Si tratta di una differenza che, tante volte, non è stata resa nel modo giusto dai giornali: rooming-in è una cosa, co-sleeping è un’altra cosa e utilizzare i termini in maniera interscambiabile crea una maggiore confusione.
L’importanza di dare la parola ai professionisti
Questa tipologia di comunicazione ha fatto sì che persone come l’ostetrica Scarpa fossero contattate dalle follower, madri convinte che condividere la stanza col bambino fosse un bene nelle quali sono sorti dubbi: «Io e altri pediatri, in questi giorni, non stiamo parlando di altro e abbiamo organizzato delle dirette sull’argomento per esplicitare che rooming-in è diverso da bed-sharing e che il primo porta solo vantaggi sia alla mamma che al bimbo. Nei giorni in cui la notizia si è diffusa ho ricevuto molte domande di madri che avevano appena partorito e che, ovviamente, si immedesimavano e di madri in gravidanza preoccupate per la gestione del momento travaglio in assenza di un compagno o di chi per esso nella stanza».

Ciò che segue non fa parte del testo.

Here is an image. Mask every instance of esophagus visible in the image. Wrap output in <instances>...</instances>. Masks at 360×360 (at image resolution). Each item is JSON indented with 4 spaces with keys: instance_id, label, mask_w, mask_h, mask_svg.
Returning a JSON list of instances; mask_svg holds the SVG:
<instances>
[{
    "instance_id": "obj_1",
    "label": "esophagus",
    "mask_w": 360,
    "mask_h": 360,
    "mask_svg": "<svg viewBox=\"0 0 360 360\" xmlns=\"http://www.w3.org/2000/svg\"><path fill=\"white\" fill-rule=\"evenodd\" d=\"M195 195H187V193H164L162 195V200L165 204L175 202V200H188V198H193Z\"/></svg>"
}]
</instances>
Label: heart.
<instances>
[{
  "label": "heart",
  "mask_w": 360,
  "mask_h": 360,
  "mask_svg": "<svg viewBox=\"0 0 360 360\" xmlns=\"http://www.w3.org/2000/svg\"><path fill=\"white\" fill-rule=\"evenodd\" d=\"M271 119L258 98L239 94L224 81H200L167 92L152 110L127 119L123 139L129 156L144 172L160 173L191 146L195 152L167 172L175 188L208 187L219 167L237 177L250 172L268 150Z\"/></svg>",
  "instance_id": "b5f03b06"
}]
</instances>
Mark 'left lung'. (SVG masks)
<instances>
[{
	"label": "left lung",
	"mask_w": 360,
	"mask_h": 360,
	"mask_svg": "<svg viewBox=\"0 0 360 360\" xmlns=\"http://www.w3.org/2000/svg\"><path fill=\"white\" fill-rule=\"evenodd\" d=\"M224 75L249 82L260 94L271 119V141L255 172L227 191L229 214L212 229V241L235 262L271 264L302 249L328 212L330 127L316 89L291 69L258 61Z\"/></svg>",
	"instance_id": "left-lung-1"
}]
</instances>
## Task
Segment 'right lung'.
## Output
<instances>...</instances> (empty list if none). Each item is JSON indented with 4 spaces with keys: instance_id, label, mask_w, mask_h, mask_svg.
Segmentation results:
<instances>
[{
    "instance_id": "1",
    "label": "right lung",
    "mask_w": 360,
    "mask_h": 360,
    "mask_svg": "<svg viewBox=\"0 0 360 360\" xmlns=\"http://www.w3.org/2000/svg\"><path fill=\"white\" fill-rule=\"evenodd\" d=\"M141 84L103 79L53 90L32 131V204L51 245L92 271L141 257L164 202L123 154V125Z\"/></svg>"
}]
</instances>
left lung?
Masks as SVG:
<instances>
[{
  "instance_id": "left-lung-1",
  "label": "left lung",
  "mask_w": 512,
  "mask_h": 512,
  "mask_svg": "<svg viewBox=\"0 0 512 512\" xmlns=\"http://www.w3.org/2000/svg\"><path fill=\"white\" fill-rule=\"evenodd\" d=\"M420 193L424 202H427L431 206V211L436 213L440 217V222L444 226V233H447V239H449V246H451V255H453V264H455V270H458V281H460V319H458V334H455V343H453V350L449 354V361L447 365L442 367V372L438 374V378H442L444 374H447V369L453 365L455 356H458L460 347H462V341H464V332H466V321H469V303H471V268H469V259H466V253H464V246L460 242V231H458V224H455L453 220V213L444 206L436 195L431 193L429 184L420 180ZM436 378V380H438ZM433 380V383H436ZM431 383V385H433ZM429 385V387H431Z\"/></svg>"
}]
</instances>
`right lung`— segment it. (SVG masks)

Ed ecco perché, quando si tratta di determinate tematiche, è fondamentale che l’informazione si affidi a professionisti di settore: «Un divulgatore scientifico, un professionista, riporta le raccomandazioni e in maniera oggettiva quello che è sicuro per la mamme e per il bimbo. Secondo me è importantissimo dare voce a chi ne sa, anche semplicemente inserendolo tra le righe dell’articolo scientifico, proprio perché l’articolo acquisisce una rilevanza scientifica maggiore e poi perché ci si assicura che chi legge riceva delle informazioni sicure e oggettive».